*Фрагмент текста:*
******
Это стремление к компромиссу между олигархами и политическими партиями привело к возникновению новой структуры власти и среди самих политических партий. В широком смысле концентрация партийной власти росла в руках тех, кто заседал в парламенте. Возможно, неизбежным следствием этого процесса стало то, что с 1890 года отношение сил между политическими партиями стало определяться количеством мест, занимаемых ими в парламенте. Таким образом, членство в парламенте стало обязательным условием для любого партийного политика, желавшего оказывать влияние на правительственную политику; в конце концов политические партии разделились на тех, кто имел представительство в парламенте, и тех (ингайдан), кто его не имел. По мере того как все более заметным становился компромисс между партийными лидерами и олигархией, шумные нападки на правительство оставались рядовым членам партии, которые не заседали в парламенте, или тем, кто мог, заседая в парламенте, оставаться на низких ступенях партийной иерархии, чтобы получать выгоды от компромисса между лидерами партии и олигархами. Но эта тенденция среди партийных политиков высшего ранга идти на закулисные компромиссы с олигархами имела и более значительные последствия. Она оставляла поле критики внешней политики государства и лидерство в антиправительственном общественном мнении людям, более далеким от ответственности правительства. Следовательно, критика правительства становилась все более нереалистичной, «идеалистической» и часто шовинистической. Ее проводили члены националистических обществ, таких, как Гэниося, журналисты, университетские профессора и не очень удачливые партийные политики. Как уже отмечалось, они составляли ряды политических деятелей периода Русско-японской войны.
******
*Материал:*
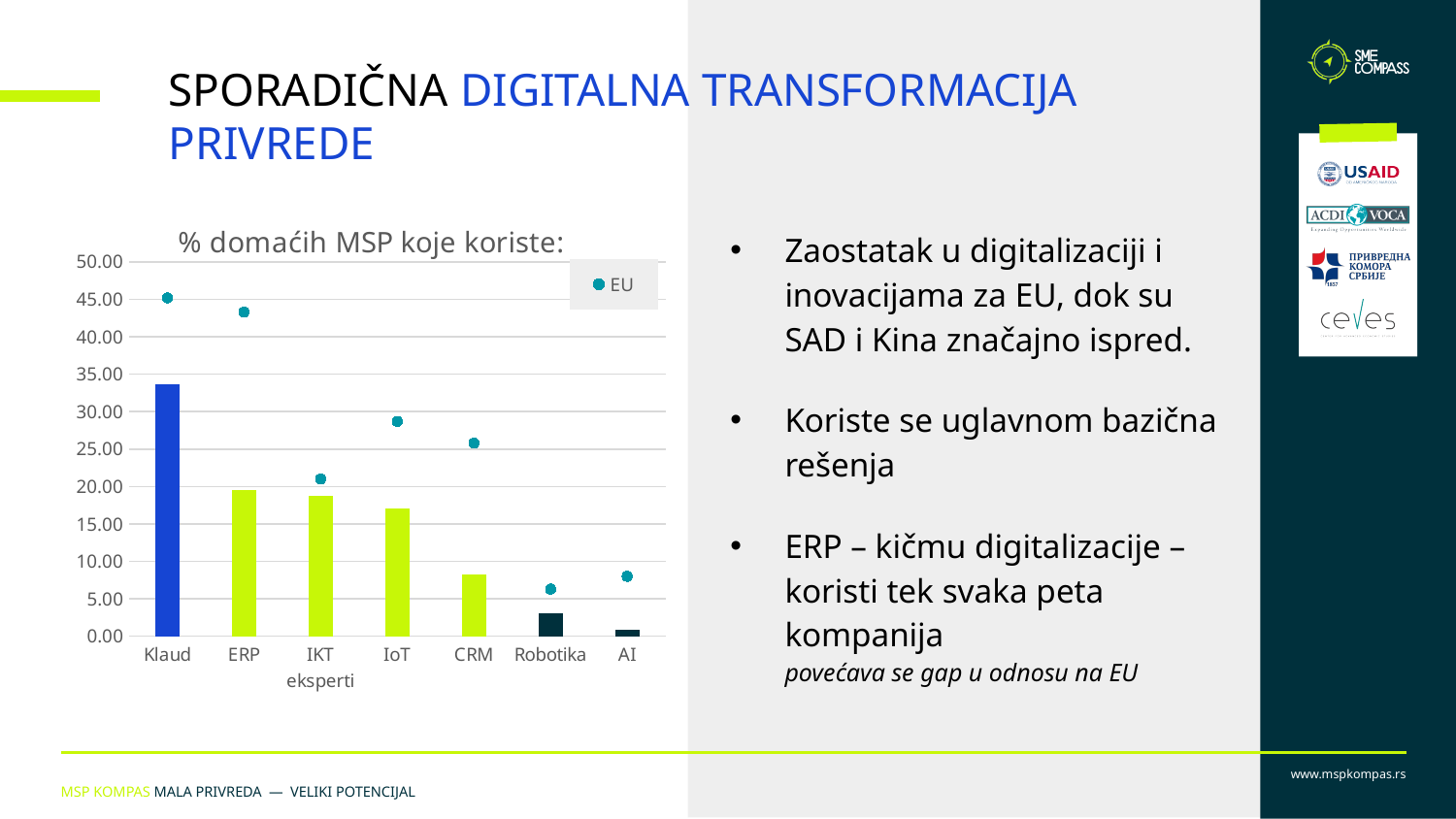
Which category has the tallest bar in the chart? Klaud What is the title of the chart? % domaćih MSP koje koriste: How many series does the chart's legend list? 1 Is the EU marker value for AI greater or less than 10.00? less Which category has the shortest bar in the chart? AI How many categories are shown on the x axis of the chart? 7 Is the bar value for Klaud greater or less than 30.00? greater Which has the higher EU marker value, ERP or IoT? ERP Is the bar value for CRM greater or less than 10.00? less Do the bar values rise or fall moving from Klaud to AI along the x axis? fall What kind of chart is shown on the slide? bar chart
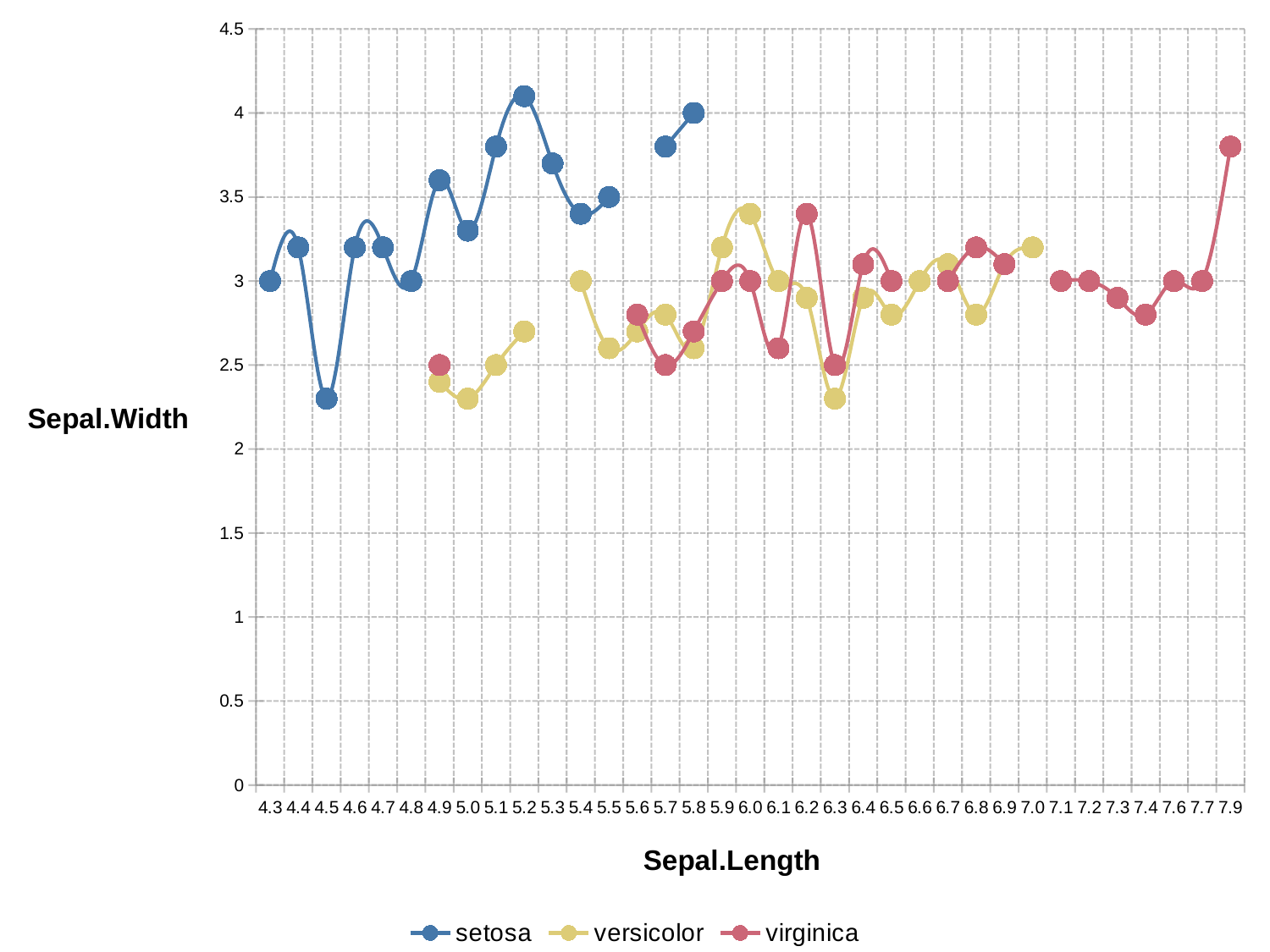
Is the virginica value at Sepal.Length 7.9 greater or less than 3.5? greater Is the setosa value at Sepal.Length 4.5 greater or less than 2.5? less What is the Sepal.Width value for versicolor at Sepal.Length 5.4? 3 What kind of chart is shown on the slide? line chart Which is larger: the setosa value at Sepal.Length 5.2 or the virginica value at Sepal.Length 7.9? setosa at 5.2 What is the Sepal.Width value for virginica at Sepal.Length 4.9? 2.5 What is the Sepal.Width value for setosa at Sepal.Length 5.8? 4 At which Sepal.Length does the virginica series reach its highest Sepal.Width? 7.9 How many series does the legend list? 3 Is the versicolor value at Sepal.Length 6.3 greater or less than 2.5? less What is the Sepal.Width value for setosa at Sepal.Length 4.3? 3 What is the title of the vertical axis? Sepal.Width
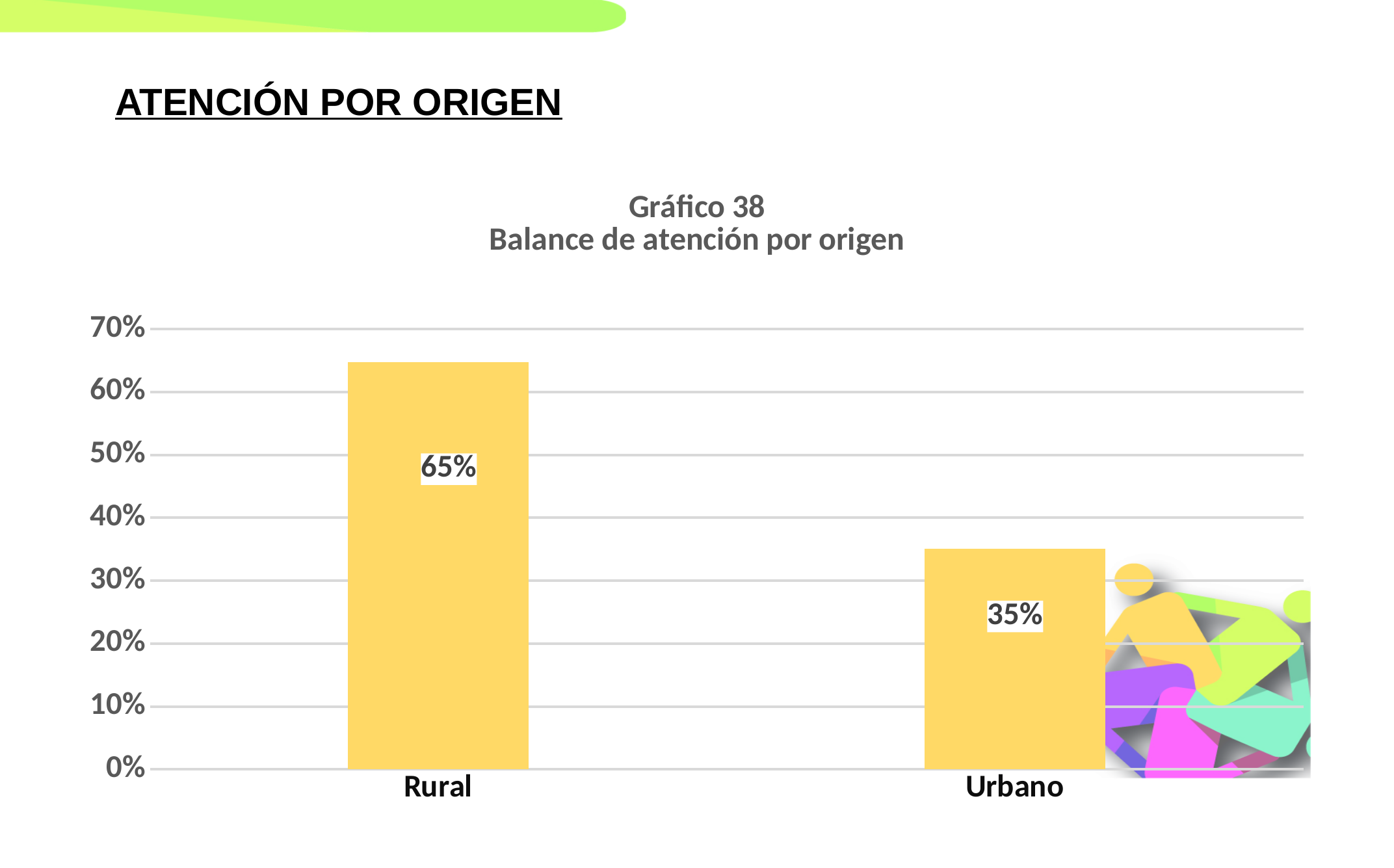
What is the difference between the values for Rural and Urbano? 30% Is the value for Rural greater or less than 60%? greater Is the value for Urbano greater or less than 40%? less What is the value for Urbano? 35% What is the value for Rural? 65% Which category has the lowest value? Urbano What kind of chart is shown on the slide? bar chart What is the title of the chart? Gráfico 38 Balance de atención por origen Which category has the highest value? Rural How many categories are shown on the x axis? 2 What is the highest value shown on the y axis? 70% Which is larger, the value for Rural or the value for Urbano? Rural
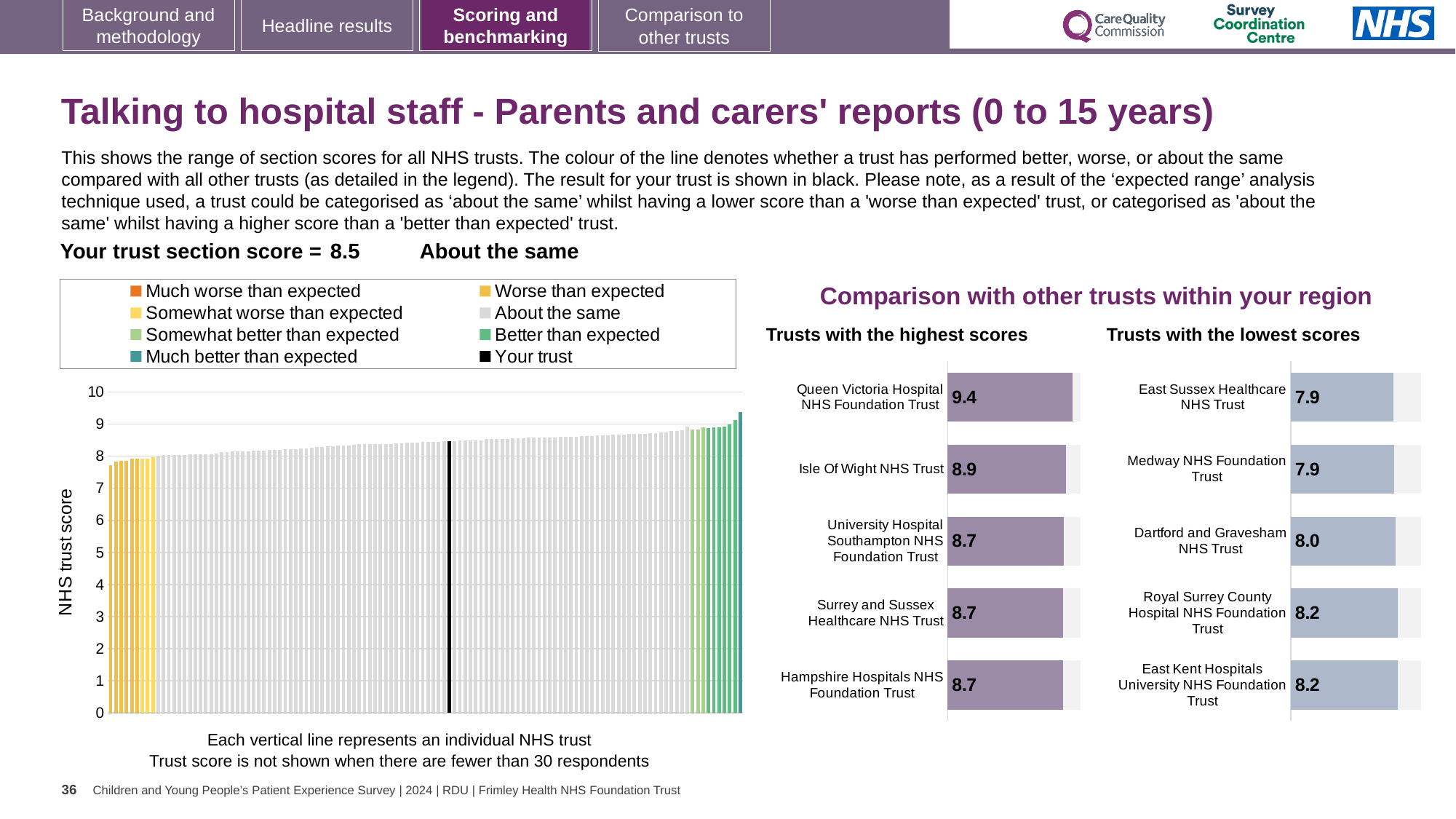
How many trusts are shown on the 'Trusts with the highest scores' chart? 5 On the 'NHS trust score' chart, is the value of the black 'Your trust' bar greater or less than 8? greater On the 'Trusts with the lowest scores' chart, what is the difference between the scores of East Kent Hospitals University NHS Foundation Trust and East Sussex Healthcare NHS Trust? 0.3 On the 'Trusts with the highest scores' chart, which trust has the highest score? Queen Victoria Hospital NHS Foundation Trust On the 'Trusts with the lowest scores' chart, what is the score for Dartford and Gravesham NHS Trust? 8.0 On the 'NHS trust score' chart, is the value of the tallest bar greater or less than 10? less On the 'NHS trust score' chart, what is the section score for your trust? 8.5 On the 'Trusts with the highest scores' chart, what is the difference between the scores of Queen Victoria Hospital NHS Foundation Trust and Isle Of Wight NHS Trust? 0.5 What kind of chart is the 'NHS trust score' chart on the left of the slide? bar chart On the 'Trusts with the lowest scores' chart, which is larger: the score for Dartford and Gravesham NHS Trust or the score for Royal Surrey County Hospital NHS Foundation Trust? Royal Surrey County Hospital NHS Foundation Trust On the 'Trusts with the highest scores' chart, what is the score for Queen Victoria Hospital NHS Foundation Trust? 9.4 How many entries does the legend above the 'NHS trust score' chart list? 8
******
*Задание:* Перечислите всех, кто, согласно фрагменту о политических партиях, проводил критику правительства. Материал здесь никак не используется.

*Ответ:*
- члены националистических обществ, таких как Гэниося
- журналисты
- университетские профессора
- не очень удачливые партийные политики